Записи о пространственных отношениях
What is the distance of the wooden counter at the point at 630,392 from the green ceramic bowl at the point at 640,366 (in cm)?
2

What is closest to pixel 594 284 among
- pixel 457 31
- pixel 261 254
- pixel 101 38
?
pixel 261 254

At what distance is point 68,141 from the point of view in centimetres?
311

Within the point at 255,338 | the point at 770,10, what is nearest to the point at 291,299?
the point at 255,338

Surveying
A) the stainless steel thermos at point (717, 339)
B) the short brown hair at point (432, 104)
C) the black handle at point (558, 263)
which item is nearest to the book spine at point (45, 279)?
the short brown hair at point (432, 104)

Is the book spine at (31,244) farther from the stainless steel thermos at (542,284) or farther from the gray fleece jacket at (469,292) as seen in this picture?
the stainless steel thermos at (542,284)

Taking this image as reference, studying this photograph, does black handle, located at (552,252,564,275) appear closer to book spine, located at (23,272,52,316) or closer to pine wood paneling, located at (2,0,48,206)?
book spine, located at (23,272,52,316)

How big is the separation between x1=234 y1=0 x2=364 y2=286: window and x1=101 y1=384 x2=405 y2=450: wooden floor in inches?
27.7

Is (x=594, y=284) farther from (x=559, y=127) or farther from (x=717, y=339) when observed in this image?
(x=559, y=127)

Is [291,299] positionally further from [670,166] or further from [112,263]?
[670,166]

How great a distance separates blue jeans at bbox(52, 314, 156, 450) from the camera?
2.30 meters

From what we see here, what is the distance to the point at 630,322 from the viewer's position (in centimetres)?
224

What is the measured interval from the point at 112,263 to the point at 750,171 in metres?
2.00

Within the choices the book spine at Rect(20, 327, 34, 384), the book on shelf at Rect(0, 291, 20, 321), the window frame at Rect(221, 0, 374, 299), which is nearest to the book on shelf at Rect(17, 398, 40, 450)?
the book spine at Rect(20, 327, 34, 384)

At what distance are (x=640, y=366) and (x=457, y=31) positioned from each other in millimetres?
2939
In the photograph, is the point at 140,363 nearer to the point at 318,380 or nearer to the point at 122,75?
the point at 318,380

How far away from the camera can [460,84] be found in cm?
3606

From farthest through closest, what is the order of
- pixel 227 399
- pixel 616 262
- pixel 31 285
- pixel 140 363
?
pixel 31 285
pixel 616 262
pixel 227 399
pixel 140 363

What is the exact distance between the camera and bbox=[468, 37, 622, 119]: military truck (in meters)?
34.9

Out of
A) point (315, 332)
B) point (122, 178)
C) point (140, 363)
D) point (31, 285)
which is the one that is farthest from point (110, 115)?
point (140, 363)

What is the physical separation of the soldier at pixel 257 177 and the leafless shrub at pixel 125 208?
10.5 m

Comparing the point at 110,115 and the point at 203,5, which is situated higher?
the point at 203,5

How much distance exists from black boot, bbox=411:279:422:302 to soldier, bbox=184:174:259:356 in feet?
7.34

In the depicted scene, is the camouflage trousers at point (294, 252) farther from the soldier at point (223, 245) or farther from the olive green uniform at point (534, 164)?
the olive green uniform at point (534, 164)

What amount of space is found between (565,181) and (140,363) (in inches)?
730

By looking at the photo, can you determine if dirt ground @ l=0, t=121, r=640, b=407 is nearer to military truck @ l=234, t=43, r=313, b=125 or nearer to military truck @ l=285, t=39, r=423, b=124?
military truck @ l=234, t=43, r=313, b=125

**Цель упражнения**
Оформите в виде таблицы Markdown с колонками «Номер» и «Строка» всё, начиная со строки, содержащей "What is the exact", и до конца записей включительно. Пустые строки в таблицу не включайте.

**Письменное решение**
| Номер | Строка |
|---|---|
| 1 | What is the exact distance between the camera and bbox=[468, 37, 622, 119]: military truck (in meters)? |
| 2 | 34.9 |
| 3 | Out of |
| 4 | A) point (315, 332) |
| 5 | B) point (122, 178) |
| 6 | C) point (140, 363) |
| 7 | D) point (31, 285) |
| 8 | which is the one that is farthest from point (110, 115)? |
| 9 | point (140, 363) |
| 10 | What is the physical separation of the soldier at pixel 257 177 and the leafless shrub at pixel 125 208? |
| 11 | 10.5 m |
| 12 | Comparing the point at 110,115 and the point at 203,5, which is situated higher? |
| 13 | the point at 203,5 |
| 14 | How much distance exists from black boot, bbox=411:279:422:302 to soldier, bbox=184:174:259:356 in feet? |
| 15 | 7.34 |
| 16 | In the depicted scene, is the camouflage trousers at point (294, 252) farther from the soldier at point (223, 245) or farther from the olive green uniform at point (534, 164)? |
| 17 | the olive green uniform at point (534, 164) |
| 18 | What amount of space is found between (565,181) and (140,363) (in inches)? |
| 19 | 730 |
| 20 | By looking at the photo, can you determine if dirt ground @ l=0, t=121, r=640, b=407 is nearer to military truck @ l=234, t=43, r=313, b=125 or nearer to military truck @ l=285, t=39, r=423, b=124? |
| 21 | military truck @ l=234, t=43, r=313, b=125 |